= Beginning of Section =

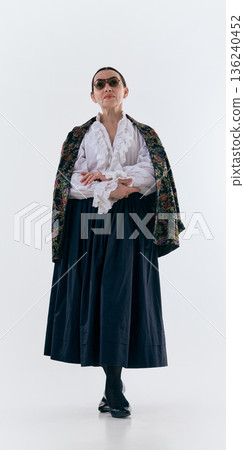 Mature woman in white ruffled blouse and long skirt posing. 136240452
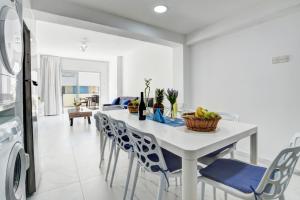 アヤナパにあるMyHome DeLux, Ayia Napa 3 Bedroom with Poolの白いテーブルと椅子のあるキッチンとダイニングルーム
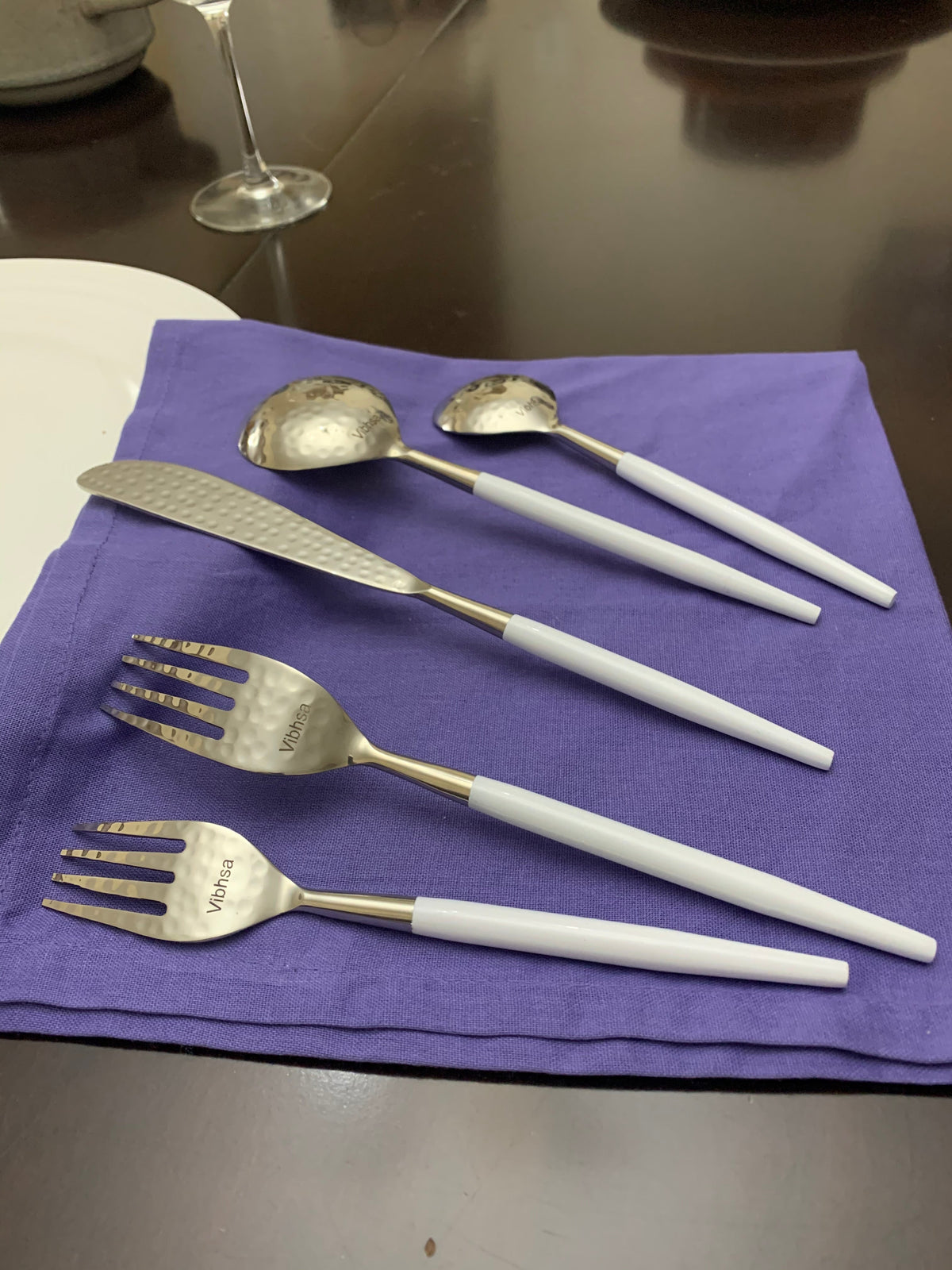 Vibhsa white & silver flatware with hammered spoon bowls and white handles on purple napkin on Tampa Home & Garden Store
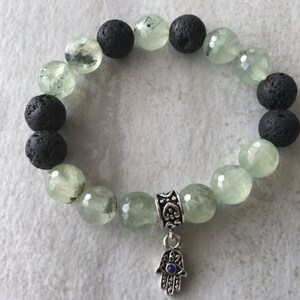 Può includere: Bracciale con perline alternate verde chiaro e nere. Le perline verde chiaro hanno un aspetto sfaccettato. Un ciondolo d'argento con un design a mano di Hamsa pende dal bracciale.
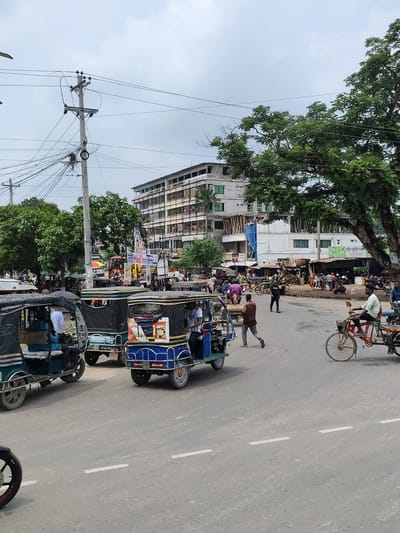 This is a street scene in Benapole, Bangladesh, featuring a busy intersection with multiple auto-rickshaws, a bicycle, and pedestrians. The road is paved with asphalt and marked with white lines. In the background, there are several multi-story buildings, some appearing to be commercial establishments, and lush green trees. Power lines and utility poles are visible overhead, with a dense network of wires. Several auto-rickshaws are parked or moving on the road, some carrying passengers. One auto-rickshaw in the foreground on the right is blue and yellow, with advertising on its side. A man is seen riding a bicycle with a red frame on the right side of the image. People are walking on the road and sidewalks. The sky is overcast, suggesting a cloudy day. The overall impression is one of a bustling urban environment in Bangladesh.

= End of Section =

## WORK INSTRUCTIONS
Transcribe every line in the entries above, taking out only the images.

## SOLVED PROBLEM
 Mature woman in white ruffled blouse and long skirt posing. 136240452
 アヤナパにあるMyHome DeLux, Ayia Napa 3 Bedroom with Poolの白いテーブルと椅子のあるキッチンとダイニングルーム
 Vibhsa white & silver flatware with hammered spoon bowls and white handles on purple napkin on Tampa Home & Garden Store
 Può includere: Bracciale con perline alternate verde chiaro e nere. Le perline verde chiaro hanno un aspetto sfaccettato. Un ciondolo d'argento con un design a mano di Hamsa pende dal bracciale.
 This is a street scene in Benapole, Bangladesh, featuring a busy intersection with multiple auto-rickshaws, a bicycle, and pedestrians. The road is paved with asphalt and marked with white lines. In the background, there are several multi-story buildings, some appearing to be commercial establishments, and lush green trees. Power lines and utility poles are visible overhead, with a dense network of wires. Several auto-rickshaws are parked or moving on the road, some carrying passengers. One auto-rickshaw in the foreground on the right is blue and yellow, with advertising on its side. A man is seen riding a bicycle with a red frame on the right side of the image. People are walking on the road and sidewalks. The sky is overcast, suggesting a cloudy day. The overall impression is one of a bustling urban environment in Bangladesh.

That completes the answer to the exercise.